State v. Rodriguez

*283De MUNIZ, J.

Defendant appeals judgments of convictions on two counts of delivering a controlled substance. ORS 475.992(1). He claims that the trial court erred by denying his motion to suppress tape recorded conversations between himself and an undercover agent. He also contends that the court erroneously limited his cross-examination of the state’s witnesses. We reverse and remand.

Officer Coggins, of the Woodburn Police Department, testified that, in October, 1990, he hired Kopp to perform “undercover services.” On October 12, Coggins, Kopp and Officer Weaver planned a “controlled buy” in downtown Woodburn. Before the buy, Weaver searched Kopp to make sure that he was not carrying any contraband and then gave him $40 with which to make the purchase. Coggins hid inside a building and watched Kopp as he walked up to a group of people and contacted defendant. Coggins saw “an exchange of items” between defendant and Kopp, and he photographed the event. After the exchange, Kopp gave Weaver a bindle containing cocaine. Weaver testified that Kopp had been outfitted with a body wire to record the conversation between Kopp and defendant during the transaction. On October 13, Coggins and Kopp planned another controlled buy from defendant. Officer Collins searched Kopp and gave him $40. Again, Kopp wore a body wire. Kopp testified that he made another cocaine purchase from defendant.

On the day of trial, defense counsel orally made a motion in limine to exclude the body wire tapes and any evidence that was derived from them. The court denied the motion on the ground that a written motion to suppress was the only proper method for challenging the body wire evidence. Defendant contends that the tapes should have been suppressed, because the police did not obtain an ex parte order authorizing the use of the body wire, and the failure to obtain an order was not excused by exigent circumstances or probable cause to believe that defendant was about to commit a drug felony.1 The issue is whether defendant can challenge, *284by an oral motion in limine, the lawfulness of the body wire evidence.

ORS 133.736 establishes the procedure for challenging the introduction of conversations obtained under ORS 165.540(5)(a).
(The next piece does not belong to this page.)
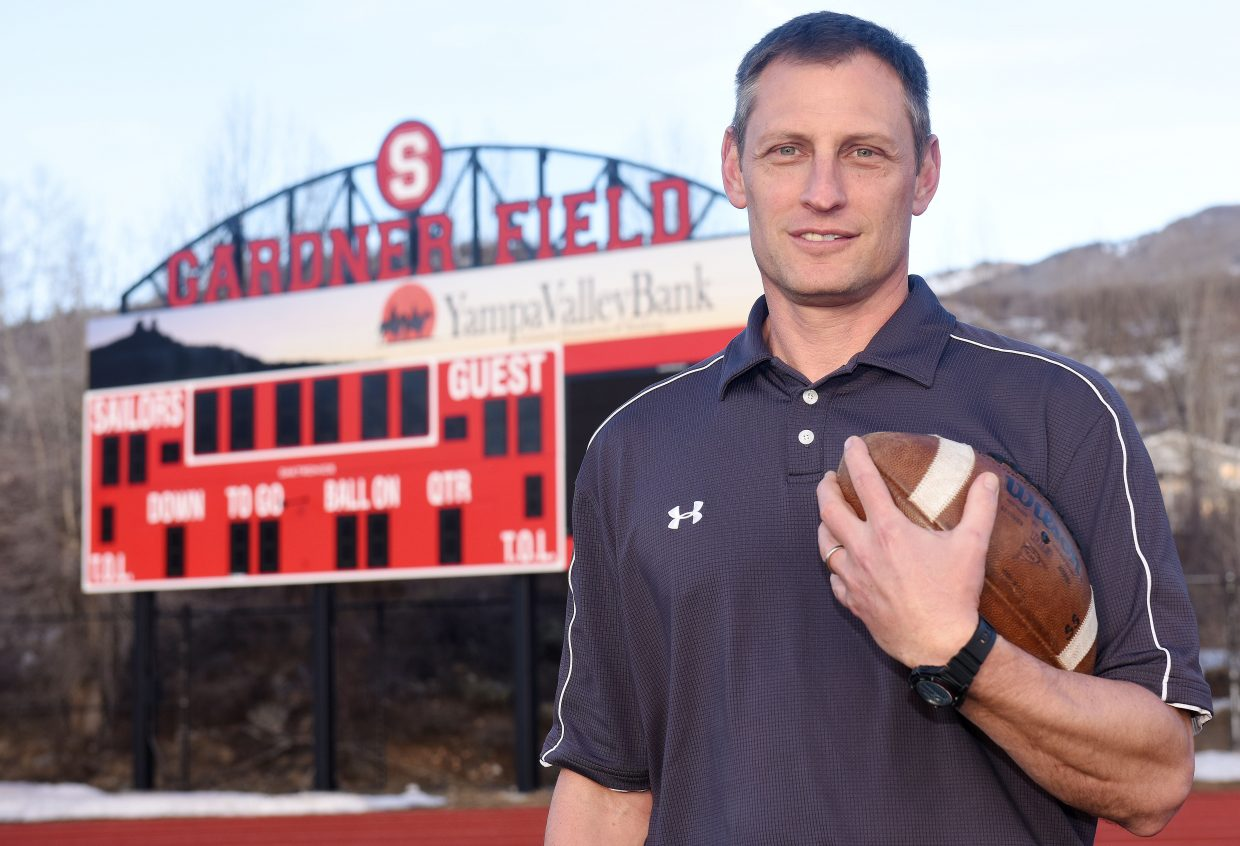 Shawn Baumgartner will step into the head coaching job for the Steamboat Springs football team after serving two years as an assistant. Prior to that he spent 12 years leading the Hayden High School program.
It provides, in part:

“(1) Any aggrieved person * * * may move to suppress under ORS 41.910 recordings of any conversation obtained under ORS 165.540(5)(a), or the testimony of any individual not a party thereto regarding any conversation obtained under ORS 165.540(5)(a).
“ (2) Such motion shall be made before the trial, * * *. If the motion is granted, the judge, upon the filing of such motion, by the aggrieved person, may in the judge’s discretion make available to the aggrieved person or the person’s counsel for inspection such portions of the intercepted communications or evidence derived therefrom as the judge determines to be in the interest of justice.” (Emphasis supplied.)

ORS 41.910(2) provides:

“Evidence made inadmissible * * * due to noncompliance by a law enforcement officer with the conditions of ORS *285165.540(5)(a) shall only be inadmissible under this section pursuant to a motion to suppress under ORS 133.736.”

ORS 133.726 and ORS 41.910(2) establish that a motion to suppress is the sole method for challenging the admissibility of an conversation intercepted under ORS 165.540(5)(a). A motion that must be filed, ORS 133.736.(2), is by necessity, a written motion. A formal, written motion to suppress serves two functions. It gives the state notice of the contentions that it must be prepared to address at the hearing, and it defines the issues to be decided by the court. State v. Johnson/Imel, 16 Or App 560, 566, 519 P2d 1053, rev den (1974). Defendant’s motion, made just before jury selection on the day of trial, did not serve either of those functions, and the trial court correctly denied it.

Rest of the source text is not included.